Alcoholism was a "gift" presented to Africa by Europe. The situation became far more serious when stills were introduced in Dahomey in 1922 by Sodabi. Palm alcohol is still known by the name of its popularizer, who brought stills from France as yet another of the benefits of the first world war. From then on Africans distilled maize and manioc beer in the Cameroons, banana beer in Runanda - Urundi(now Rwanda and Burundi) and even sugar cane. 

It is the West African equivalent to Tequila (Mexico), Raki (Eastern Europe), Vodka (Eastern Europe) but Sodabi has yet to be fully commercialised and promoted in the west.

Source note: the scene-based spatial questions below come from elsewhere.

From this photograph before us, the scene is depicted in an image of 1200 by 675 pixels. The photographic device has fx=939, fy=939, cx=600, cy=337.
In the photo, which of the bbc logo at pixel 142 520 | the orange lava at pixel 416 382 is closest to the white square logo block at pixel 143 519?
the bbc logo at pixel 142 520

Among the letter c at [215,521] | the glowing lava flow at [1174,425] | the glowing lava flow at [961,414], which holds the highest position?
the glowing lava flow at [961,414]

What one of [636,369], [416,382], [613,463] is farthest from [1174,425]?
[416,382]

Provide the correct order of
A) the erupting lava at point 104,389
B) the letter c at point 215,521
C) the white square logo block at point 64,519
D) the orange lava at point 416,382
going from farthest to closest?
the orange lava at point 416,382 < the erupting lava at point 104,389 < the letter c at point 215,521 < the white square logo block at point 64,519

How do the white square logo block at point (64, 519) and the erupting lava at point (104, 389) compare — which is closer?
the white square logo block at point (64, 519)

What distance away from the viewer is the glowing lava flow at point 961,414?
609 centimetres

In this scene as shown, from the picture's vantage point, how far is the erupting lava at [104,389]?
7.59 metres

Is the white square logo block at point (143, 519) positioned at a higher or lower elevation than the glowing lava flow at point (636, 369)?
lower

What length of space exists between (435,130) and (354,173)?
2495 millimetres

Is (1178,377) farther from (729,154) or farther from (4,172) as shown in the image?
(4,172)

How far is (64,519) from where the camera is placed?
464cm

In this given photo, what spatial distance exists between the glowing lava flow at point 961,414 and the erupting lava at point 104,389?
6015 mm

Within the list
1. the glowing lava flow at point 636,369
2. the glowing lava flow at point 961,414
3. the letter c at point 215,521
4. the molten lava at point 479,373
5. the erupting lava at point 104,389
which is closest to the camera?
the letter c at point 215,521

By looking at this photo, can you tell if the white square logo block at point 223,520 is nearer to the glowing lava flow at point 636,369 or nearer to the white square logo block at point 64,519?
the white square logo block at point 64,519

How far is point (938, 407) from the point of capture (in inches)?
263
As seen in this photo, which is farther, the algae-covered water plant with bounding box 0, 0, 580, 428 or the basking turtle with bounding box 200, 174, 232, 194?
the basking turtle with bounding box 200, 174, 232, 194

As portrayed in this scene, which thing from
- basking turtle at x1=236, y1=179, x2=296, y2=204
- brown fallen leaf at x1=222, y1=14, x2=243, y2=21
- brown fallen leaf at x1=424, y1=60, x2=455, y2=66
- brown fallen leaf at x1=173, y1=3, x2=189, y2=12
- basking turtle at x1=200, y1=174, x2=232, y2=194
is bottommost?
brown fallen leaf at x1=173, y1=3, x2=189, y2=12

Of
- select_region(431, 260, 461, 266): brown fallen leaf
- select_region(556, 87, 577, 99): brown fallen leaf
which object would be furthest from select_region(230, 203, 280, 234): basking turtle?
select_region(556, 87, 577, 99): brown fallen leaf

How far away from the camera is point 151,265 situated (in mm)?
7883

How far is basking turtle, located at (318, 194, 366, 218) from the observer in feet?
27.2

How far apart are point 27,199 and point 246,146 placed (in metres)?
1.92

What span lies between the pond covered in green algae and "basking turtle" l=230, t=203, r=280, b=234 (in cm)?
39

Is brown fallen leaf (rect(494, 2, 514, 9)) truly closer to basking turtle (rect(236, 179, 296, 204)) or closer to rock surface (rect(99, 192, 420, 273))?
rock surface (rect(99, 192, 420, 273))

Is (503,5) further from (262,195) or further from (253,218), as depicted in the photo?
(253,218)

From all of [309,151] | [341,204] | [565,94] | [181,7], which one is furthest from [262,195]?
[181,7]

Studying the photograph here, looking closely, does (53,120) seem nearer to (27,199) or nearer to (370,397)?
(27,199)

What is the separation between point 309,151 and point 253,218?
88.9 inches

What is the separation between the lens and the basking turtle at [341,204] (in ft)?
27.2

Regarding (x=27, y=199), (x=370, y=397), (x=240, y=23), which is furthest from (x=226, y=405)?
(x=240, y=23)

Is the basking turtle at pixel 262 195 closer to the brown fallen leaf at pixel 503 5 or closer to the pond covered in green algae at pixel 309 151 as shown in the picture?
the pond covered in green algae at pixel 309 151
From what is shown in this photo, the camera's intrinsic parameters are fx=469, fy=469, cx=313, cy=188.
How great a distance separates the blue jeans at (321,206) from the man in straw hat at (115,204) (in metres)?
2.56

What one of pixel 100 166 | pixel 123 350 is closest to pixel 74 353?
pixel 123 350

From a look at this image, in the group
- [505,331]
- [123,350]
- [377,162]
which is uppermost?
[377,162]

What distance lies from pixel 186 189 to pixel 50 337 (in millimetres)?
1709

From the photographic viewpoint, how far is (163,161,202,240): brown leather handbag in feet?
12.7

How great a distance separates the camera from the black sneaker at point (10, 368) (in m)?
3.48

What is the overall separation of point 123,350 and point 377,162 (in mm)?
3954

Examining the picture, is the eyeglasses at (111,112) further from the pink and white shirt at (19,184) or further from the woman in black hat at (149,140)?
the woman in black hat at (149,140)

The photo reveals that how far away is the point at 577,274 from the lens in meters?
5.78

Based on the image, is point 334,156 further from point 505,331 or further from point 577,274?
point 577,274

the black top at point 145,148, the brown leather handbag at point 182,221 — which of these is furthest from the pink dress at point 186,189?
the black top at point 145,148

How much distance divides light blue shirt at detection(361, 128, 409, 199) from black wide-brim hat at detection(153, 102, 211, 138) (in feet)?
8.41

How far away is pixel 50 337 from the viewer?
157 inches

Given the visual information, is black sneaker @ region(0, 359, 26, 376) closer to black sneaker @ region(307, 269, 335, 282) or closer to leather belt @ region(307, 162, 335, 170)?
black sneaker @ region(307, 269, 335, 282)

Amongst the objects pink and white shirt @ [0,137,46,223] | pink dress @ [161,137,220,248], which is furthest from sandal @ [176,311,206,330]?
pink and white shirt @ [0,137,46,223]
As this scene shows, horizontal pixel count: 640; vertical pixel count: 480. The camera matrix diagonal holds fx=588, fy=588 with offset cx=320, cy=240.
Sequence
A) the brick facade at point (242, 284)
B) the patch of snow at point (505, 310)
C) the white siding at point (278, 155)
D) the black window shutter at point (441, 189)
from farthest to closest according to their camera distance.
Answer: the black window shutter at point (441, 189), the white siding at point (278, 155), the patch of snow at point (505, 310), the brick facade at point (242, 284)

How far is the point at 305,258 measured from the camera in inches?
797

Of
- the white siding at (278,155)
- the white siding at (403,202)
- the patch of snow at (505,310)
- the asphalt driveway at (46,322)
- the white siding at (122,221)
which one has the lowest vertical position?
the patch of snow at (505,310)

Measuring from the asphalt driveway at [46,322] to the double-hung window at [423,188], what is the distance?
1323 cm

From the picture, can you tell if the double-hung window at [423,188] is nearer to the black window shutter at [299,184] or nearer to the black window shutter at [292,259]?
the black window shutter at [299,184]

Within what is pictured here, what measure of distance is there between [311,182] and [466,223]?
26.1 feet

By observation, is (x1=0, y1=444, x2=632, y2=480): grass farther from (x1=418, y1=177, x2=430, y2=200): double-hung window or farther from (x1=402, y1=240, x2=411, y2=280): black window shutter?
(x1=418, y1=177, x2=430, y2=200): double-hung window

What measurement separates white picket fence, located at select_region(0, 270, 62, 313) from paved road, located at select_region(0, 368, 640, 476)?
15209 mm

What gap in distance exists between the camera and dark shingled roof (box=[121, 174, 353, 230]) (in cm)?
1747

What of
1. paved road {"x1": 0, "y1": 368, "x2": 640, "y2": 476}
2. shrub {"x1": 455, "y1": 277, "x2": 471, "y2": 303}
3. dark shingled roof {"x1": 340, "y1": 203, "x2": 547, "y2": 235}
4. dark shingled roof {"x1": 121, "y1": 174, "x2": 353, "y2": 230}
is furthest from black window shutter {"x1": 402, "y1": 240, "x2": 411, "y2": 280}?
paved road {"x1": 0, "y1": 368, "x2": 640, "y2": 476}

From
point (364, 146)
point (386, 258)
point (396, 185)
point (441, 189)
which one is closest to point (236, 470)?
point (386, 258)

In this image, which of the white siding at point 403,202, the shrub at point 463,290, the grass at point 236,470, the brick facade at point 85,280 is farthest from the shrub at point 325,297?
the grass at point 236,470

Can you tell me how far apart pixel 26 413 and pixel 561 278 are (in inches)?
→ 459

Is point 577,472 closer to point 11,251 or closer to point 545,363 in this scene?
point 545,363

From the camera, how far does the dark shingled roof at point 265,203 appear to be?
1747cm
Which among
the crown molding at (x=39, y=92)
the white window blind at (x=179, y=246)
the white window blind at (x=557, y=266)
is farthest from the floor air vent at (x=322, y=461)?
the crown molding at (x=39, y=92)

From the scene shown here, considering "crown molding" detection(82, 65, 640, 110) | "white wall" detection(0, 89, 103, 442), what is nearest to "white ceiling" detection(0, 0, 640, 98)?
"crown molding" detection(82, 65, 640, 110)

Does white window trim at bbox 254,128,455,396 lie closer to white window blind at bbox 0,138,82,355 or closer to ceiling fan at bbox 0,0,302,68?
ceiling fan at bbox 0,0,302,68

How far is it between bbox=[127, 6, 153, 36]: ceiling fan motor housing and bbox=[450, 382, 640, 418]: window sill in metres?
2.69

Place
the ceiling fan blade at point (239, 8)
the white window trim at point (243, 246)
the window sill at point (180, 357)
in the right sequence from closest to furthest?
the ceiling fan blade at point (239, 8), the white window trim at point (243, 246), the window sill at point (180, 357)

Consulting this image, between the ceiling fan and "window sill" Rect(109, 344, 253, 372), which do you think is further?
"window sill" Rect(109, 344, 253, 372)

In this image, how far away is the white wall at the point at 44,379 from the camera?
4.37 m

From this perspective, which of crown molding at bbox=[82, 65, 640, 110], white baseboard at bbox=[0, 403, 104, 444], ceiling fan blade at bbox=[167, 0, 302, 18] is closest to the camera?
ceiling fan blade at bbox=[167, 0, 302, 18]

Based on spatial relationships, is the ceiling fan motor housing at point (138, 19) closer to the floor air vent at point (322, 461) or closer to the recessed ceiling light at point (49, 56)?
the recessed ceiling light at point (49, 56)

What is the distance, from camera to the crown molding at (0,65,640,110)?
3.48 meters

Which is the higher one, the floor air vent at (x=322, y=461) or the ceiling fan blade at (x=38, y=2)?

Quality of the drink can vary widely based on the producer, as there is often little to no oversight on the production methods and final chemical content. According to French authorities, this is why the drink was banned throughout the colonial period. Colonial authorities were also concerned that consumption of the drink would hamper imports of European liquors.
It is known by many names: koutoukou in Ivory Coast, Akpeteshie in Ghana or Ogogoro in Nigeria.

It is primarily drank neat in shot format but locals often keep a bottle of Sodabi with Herbs and Spices added into the Bottle to that the flavour  , potency benefits can be fully released. It is drank for ceremonies, food, every day drinking to any occasion.

In Africa a litre of Sodabi often retails for between 2-3 dollars.

Commercial production
Today, several companies have started large scale production of the drink for export to other parts of the world.